Tuesday, February 28, 2017

A Line Through the Desert

With the recent anniversary of the Battle of 73 Easting and General HR McMaster getting the NSA job, we'll be talking about A Line Through the Desert a lot this week.

It took me two years to write A Line Through the Desert. It was difficult, excruciating at times. Nothing I have done since required as much time and effort. I learned how to write during this period of my life and I learned what not to write.

I started with the initial section about Jake just graduating HS and falling in love with his next door neighbor, Patricia. It was the summer of 2003, that section was more or less complete by the end of the summer, though it came in for massive reworking later, and thank god it did. This was my first foray after all. In September of 2004, when I finished my editing of that section is when I knew I could write. It was good.

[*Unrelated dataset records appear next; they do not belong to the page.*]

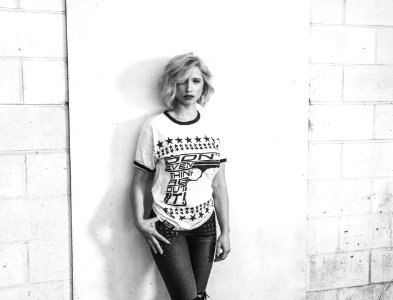 Woman In Crew-neck T-shirt And Pants Leaning On Wall photo
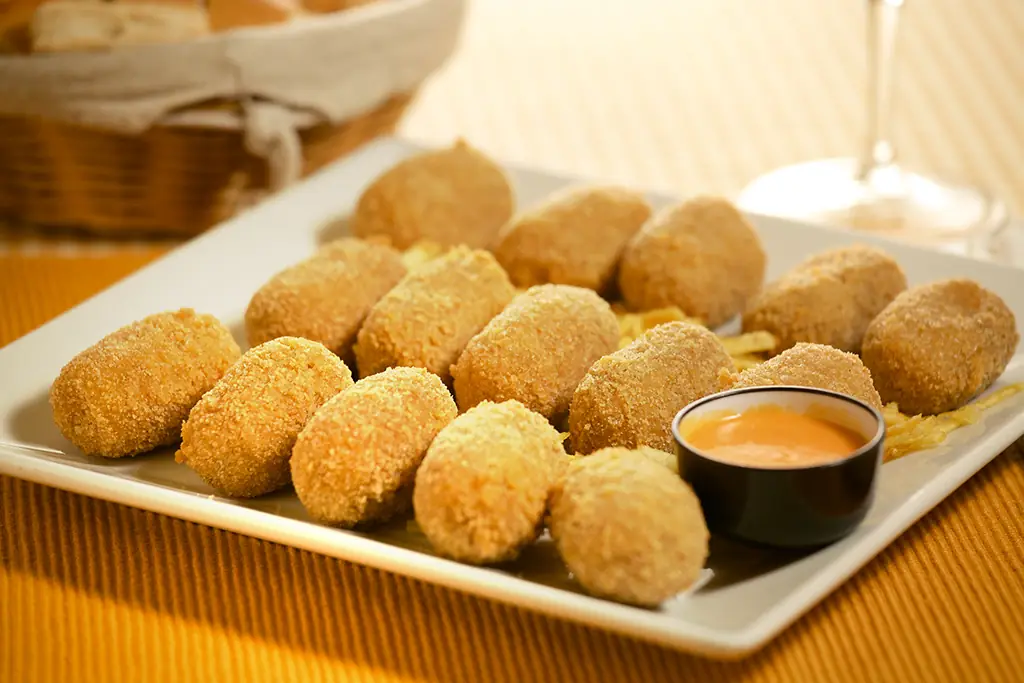 A plate of breaded croquettes with a small bowl of dipping sauce.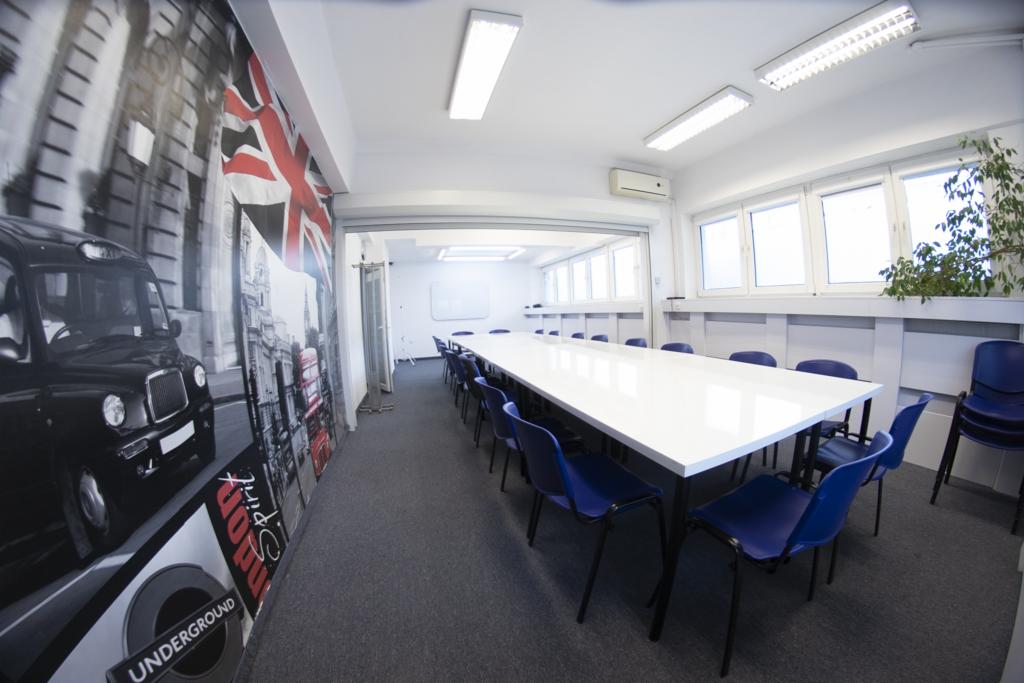 Sala szkoleniowa z długim białym stołem i niebieskimi krzesłami, na ścianie fototapeta z motywami londyńskimi: czarna taksówka, czerwony autobus i flaga Wielkiej Brytanii.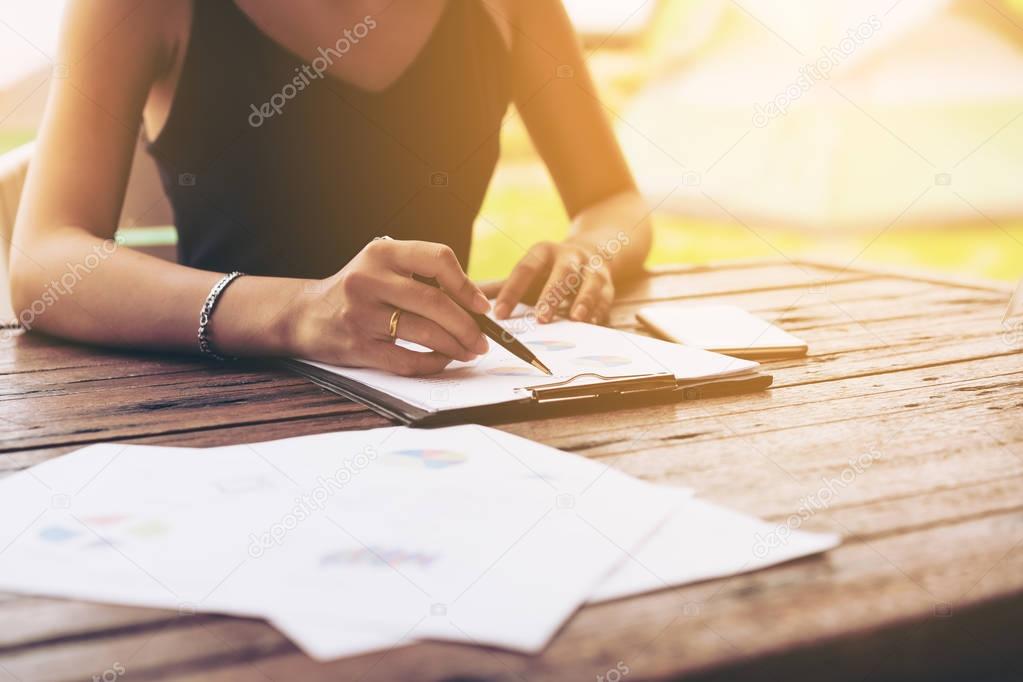 Businesswoman checking a business report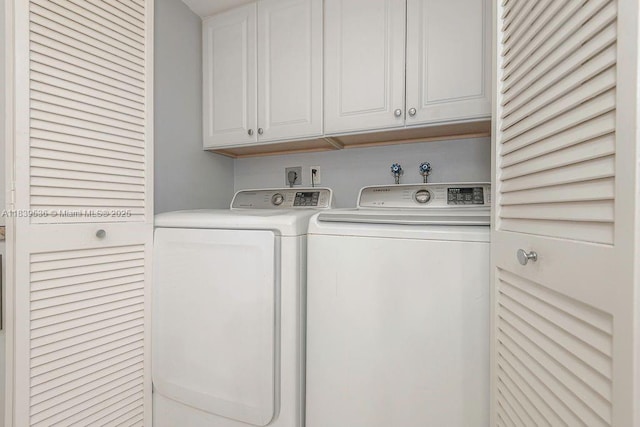 2814 N 46th Ave Unit H277, Hollywood, FL 33021 - washroom featuring separate washer and dryer and cabinet space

Anyway, I had to take a 3 month break from writing that fall because I was in grad school and teaching full time. I picked things up again in January of 2004. During this time I wrote the Germany section. Taking place in spring 1990, this section shows Jake as a soldier, a tanker in the elite 2nd Armored Cavalry Regiment. This was always the toughest part to write. Garrison duty and Barracks life were completely foreign to me. Fortunately I made contact with an alumni group, a dozen or so gave me intricate details about things in Germany. I mean real minutiae stuff like the cost of a cab ride, what bars did they go to, could the sneak girls into the barracks (could they ever), what were the billets like, etc etc. I even showed a gunnery exercise at the Grafenwher proving ground. Honestly this scene was too technical and boring, but I wanted to prove I could do it, and it does end with news about Iraq invading Kuwait.

The waiting in the desert came next. This was mostly about killing time and was not too hard to write. neither was the next section about the actual Battle of 73 Easting. I just followed the narrative as provided by the Stars and Stripes account of the battle, A Swift Kick, I believe its called. This was 2004, and believe it or not, one still had to do archival research. I got a PDF of the article for 12 bucks after calling the paper.

Now the aftermath section didn't come till 2006 after a book doc took a look at ALTD and convinced me that I ended too abruptly. He was right, that section about Jake coming home and feeling completely alienated makes the book. The love story with Jake and Patricia happens all over again.

Glad I wrote that section too it really brought the entire narrative together. Set the stage for the sequel too.